Relato escrito por Susana Mateo, alumna del taller Kreadores.
Hace tiempo que no quedo conmigo. Demasiado que no escucho el ritmo de mi paso.
Ayer me escapé del guión de mi vida y me disfracé de pasarela a otra dirección.
Cambié mi estilo habitual de vestir, discreto y sin flores en el bajo, por el traje que me hace invisible. Me calcé en los oídos los músicos que me acompañarían hasta mi cita a solas, el último trabajo de «Miss Cafeína».
Destino del billete: La Odisea.
Las mesas soleadas y altas de la entrada impedían relajar mi antifaz. Ser un maniquí de plástico y sonrisa operada no entraba en mi talla de vida.
Elegir las sillas de atrás es fácil para una sincera cita a dos.
Entré al patio del restaurante sin hacer ruido, con las gafas de sol y una sonrisa puesta.
El camarero descubrió mi quedada bandolera y cerró con llave la estancia para mí.
El pequeño patio empezó a hablar en cuanto nos cruzamos las miradas.
El sonido refrescante del agua fue su beso de bienvenida. La profundidad de sus ojos me sobrecogió. El refugio de la guerra del 36 era la entrada a su alma. Se callaron mis sentidos al sentirme observada por la imagen dulce de la chica de la jarra de agua.

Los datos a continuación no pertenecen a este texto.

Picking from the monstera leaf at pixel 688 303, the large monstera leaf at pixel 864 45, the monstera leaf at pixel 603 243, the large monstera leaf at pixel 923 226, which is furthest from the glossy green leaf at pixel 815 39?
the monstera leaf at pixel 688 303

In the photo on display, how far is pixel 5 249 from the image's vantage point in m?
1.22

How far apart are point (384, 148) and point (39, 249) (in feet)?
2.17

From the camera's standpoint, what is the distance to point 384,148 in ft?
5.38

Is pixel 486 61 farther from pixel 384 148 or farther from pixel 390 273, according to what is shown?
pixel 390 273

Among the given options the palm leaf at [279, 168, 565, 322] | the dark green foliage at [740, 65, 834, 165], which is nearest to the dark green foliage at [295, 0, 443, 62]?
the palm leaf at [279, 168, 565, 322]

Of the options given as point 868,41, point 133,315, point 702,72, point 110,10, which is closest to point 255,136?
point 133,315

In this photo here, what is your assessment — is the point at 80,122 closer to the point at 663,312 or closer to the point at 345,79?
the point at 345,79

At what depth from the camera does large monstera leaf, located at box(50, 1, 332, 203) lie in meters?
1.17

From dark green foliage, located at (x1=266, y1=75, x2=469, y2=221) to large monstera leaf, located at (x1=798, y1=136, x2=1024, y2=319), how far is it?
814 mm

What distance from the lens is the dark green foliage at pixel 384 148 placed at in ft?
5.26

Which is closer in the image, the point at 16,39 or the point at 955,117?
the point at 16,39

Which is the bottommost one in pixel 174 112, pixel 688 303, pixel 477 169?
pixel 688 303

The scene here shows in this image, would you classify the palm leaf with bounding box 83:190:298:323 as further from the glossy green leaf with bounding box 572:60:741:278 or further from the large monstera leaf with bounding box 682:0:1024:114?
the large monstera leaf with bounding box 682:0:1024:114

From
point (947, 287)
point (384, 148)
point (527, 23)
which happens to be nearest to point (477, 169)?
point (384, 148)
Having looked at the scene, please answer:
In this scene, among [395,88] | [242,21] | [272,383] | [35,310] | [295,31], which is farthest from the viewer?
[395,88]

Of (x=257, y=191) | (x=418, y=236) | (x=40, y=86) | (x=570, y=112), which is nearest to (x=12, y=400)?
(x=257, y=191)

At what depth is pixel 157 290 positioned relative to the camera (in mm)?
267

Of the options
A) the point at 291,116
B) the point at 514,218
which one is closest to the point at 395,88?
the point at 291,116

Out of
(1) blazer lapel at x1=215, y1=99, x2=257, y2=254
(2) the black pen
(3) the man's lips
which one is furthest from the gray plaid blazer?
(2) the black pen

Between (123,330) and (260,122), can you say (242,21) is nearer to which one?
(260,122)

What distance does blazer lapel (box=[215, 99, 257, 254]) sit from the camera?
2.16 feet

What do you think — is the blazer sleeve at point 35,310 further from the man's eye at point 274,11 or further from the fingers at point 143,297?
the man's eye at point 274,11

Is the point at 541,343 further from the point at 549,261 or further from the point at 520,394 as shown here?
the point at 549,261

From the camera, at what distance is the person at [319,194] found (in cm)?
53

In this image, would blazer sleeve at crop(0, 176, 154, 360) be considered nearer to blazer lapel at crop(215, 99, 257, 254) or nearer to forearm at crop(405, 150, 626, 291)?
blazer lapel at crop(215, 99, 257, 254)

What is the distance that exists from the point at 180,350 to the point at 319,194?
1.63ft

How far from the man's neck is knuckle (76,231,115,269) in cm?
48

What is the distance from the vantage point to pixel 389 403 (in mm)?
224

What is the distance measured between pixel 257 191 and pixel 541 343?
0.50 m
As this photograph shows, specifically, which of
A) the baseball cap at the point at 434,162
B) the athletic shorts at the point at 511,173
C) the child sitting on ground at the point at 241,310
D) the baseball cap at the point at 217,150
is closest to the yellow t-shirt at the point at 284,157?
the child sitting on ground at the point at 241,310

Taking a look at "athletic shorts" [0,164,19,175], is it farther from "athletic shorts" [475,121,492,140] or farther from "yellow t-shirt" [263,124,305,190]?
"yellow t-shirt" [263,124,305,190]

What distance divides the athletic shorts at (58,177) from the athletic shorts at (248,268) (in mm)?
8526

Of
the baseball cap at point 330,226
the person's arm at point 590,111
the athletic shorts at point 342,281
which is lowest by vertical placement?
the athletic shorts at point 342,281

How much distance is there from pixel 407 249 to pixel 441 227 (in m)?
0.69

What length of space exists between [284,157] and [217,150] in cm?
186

El color de la rosa colocada en el centro de la mesa a dos sillas me sedujo a sentarme.
El diálogo fluyó entre sabores de cocina muy nuestra y una copa de vino tinto de Ronda, Morosanto.
El patio se tomó su tiempo para confiar en mí. Tras las presentaciones, nos reímos de nuestras vidas y le confesé que había acudido a él para celebrar una firma de contrato que me llevaría a otra pantalla diferente en este juego de play.
El puntito del vino tinto me avisó que el coqueteo había llegado a su fin. Las campanadas de las 12 habían sonado para mí. No perdí el zapato en su baile privado pero sí pagué con tarjeta de crédito la cuenta.